Caption-style text data:
◆ ◆ ◆ ◆ ◆ ◆ ◆
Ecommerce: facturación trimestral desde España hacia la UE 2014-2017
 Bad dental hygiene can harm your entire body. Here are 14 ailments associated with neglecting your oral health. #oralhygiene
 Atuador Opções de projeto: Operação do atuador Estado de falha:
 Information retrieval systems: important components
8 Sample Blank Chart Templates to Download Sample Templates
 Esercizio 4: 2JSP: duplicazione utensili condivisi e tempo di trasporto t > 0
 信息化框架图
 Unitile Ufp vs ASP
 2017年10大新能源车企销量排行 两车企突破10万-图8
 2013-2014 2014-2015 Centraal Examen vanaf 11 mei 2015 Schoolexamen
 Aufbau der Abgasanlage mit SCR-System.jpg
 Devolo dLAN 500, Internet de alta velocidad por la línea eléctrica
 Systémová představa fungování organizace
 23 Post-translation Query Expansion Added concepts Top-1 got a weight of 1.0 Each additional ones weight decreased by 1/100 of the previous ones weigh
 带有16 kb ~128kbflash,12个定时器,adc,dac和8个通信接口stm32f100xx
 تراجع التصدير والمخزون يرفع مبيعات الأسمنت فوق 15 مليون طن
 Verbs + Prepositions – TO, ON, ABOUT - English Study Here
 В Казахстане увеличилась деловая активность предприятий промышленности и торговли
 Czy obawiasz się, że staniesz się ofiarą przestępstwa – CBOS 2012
◆ ◆ ◆ ◆ ◆ ◆ ◆
Aim of the task: For the lines above, output exactly those from the line containing "8 Sample Blank" through the line containing "Systémová představa fungování organizace", and skip the others.

Finished task:
8 Sample Blank Chart Templates to Download Sample Templates
 Esercizio 4: 2JSP: duplicazione utensili condivisi e tempo di trasporto t > 0
 信息化框架图
 Unitile Ufp vs ASP
 2017年10大新能源车企销量排行 两车企突破10万-图8
 2013-2014 2014-2015 Centraal Examen vanaf 11 mei 2015 Schoolexamen
 Aufbau der Abgasanlage mit SCR-System.jpg
 Devolo dLAN 500, Internet de alta velocidad por la línea eléctrica
 Systémová představa fungování organizace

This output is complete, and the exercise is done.